Centenas de crianças em idade escolar estão a ser recrutadas pela Amazon para trabalhar em horários nocturnos e produzir o dispositivo de assistência virtual da empresa, a Alexa, numa tentativa de atingir as metas de produção do gigante da tecnologia.

Segundo revela o The Guardian, que teve acesso a entrevistas exclusivas a trabalhadores e a documentos confidenciais divulgados por um dos maiores forneceres chineses da Amazon, a Foxconn, muitas das crianças estão a ser obrigadas a trabalhar durante a noite e a fazer horas extra para produzir os aparelhos, uma clara violação do código de trabalho chinês.

Os jovens, recrutados de escolas e universidades técnicas da cidade de Hengyang, no sul da China, são classificados como “estagiários” e supervisionados por professores pagos pela empresa para os acompanhar. É suposto que os docentes encorajem os estudantes “menos trabalhadores” a aceitar horas extra, que se somam aos turnos normais.

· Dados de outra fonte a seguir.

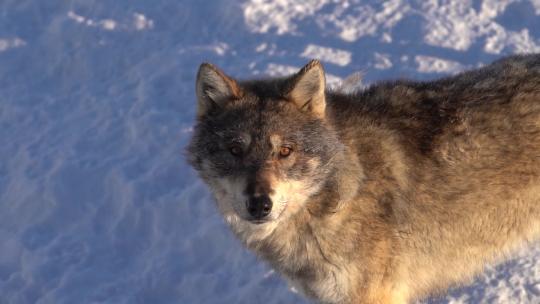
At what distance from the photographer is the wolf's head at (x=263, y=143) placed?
3.89 meters

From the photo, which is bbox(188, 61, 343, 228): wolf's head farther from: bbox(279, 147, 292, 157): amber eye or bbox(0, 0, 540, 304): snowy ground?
bbox(0, 0, 540, 304): snowy ground

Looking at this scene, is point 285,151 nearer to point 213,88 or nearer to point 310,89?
point 310,89

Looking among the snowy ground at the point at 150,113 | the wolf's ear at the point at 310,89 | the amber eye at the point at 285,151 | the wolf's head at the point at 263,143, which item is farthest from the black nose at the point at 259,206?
the snowy ground at the point at 150,113

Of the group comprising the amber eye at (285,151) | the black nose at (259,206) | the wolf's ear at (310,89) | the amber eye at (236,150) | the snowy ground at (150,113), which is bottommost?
the snowy ground at (150,113)

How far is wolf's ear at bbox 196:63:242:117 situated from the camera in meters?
4.22

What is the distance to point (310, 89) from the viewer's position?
13.8 feet

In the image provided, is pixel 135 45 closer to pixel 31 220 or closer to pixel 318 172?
pixel 31 220

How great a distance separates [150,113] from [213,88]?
3.73 meters

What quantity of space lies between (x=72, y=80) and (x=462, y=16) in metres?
5.39

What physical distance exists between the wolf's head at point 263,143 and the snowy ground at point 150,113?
193 centimetres

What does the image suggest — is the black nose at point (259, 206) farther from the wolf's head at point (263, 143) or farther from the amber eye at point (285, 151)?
the amber eye at point (285, 151)

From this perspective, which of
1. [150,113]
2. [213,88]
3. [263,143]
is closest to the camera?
[263,143]

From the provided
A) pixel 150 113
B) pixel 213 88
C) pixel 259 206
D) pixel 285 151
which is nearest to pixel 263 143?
pixel 285 151

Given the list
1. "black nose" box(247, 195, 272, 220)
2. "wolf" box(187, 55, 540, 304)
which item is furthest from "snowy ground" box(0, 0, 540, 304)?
"black nose" box(247, 195, 272, 220)
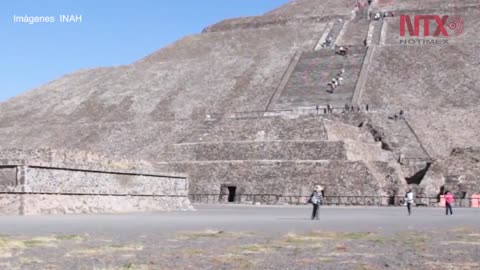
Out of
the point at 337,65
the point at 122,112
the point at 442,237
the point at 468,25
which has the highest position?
the point at 468,25

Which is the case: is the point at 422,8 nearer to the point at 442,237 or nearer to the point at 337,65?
the point at 337,65

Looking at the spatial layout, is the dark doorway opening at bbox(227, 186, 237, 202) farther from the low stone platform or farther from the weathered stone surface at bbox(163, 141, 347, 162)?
the low stone platform

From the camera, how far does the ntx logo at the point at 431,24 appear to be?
62.8 m

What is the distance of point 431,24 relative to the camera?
6538cm

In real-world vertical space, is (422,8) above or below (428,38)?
above

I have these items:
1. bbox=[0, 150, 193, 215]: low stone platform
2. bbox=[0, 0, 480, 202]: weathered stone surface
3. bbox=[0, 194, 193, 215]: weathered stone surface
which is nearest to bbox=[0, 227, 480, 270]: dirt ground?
bbox=[0, 194, 193, 215]: weathered stone surface

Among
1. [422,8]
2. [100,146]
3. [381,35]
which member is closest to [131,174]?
[100,146]

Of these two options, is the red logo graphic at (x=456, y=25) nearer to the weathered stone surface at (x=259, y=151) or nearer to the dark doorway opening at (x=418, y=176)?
the dark doorway opening at (x=418, y=176)

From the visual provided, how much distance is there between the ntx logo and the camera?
206 ft

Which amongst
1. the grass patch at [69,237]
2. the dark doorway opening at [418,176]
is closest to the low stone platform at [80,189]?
the grass patch at [69,237]

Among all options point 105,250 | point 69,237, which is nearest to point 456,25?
point 69,237

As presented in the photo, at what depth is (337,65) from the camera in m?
56.3

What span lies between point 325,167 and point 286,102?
1563 centimetres

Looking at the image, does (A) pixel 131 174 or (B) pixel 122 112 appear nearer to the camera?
(A) pixel 131 174
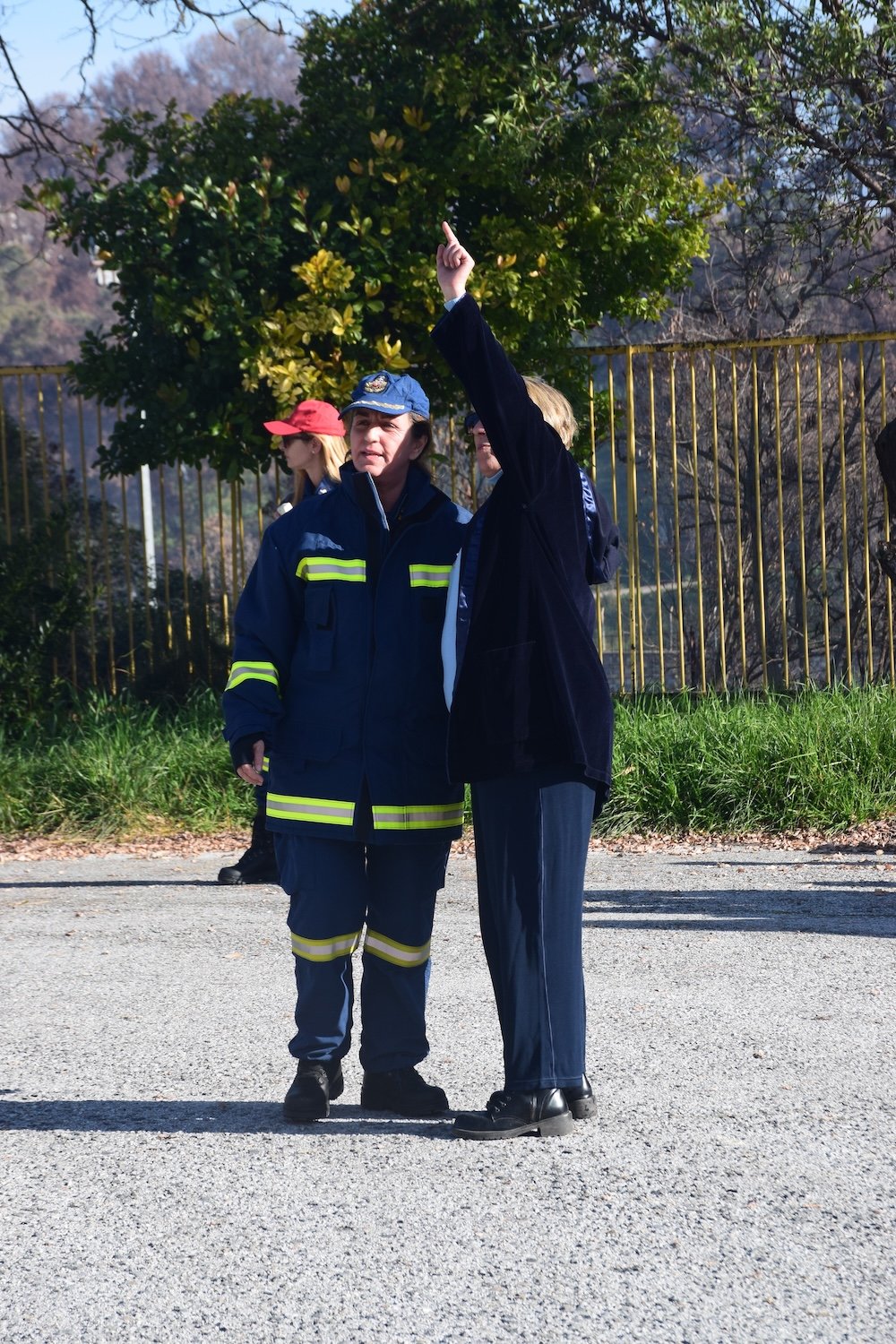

De acordo com as leis do trabalho chinesas, as fábricas são autorizadas a contratar alunos a partir dos 16 anos, mas não é permitido que os jovens trabalhem durante a noite ou que realizem horas extra.

A investigação do jornal britânico revelou também que cerca de mil alunos entre os 16 e os 18 anos, responsáveis por produzir as colunas inteligentes Echo e os Kindles da Amazon, foram obrigados a trabalhar dois meses a mais para compensar a falta de trabalhadores nas fábricas durante os períodos de maior produção.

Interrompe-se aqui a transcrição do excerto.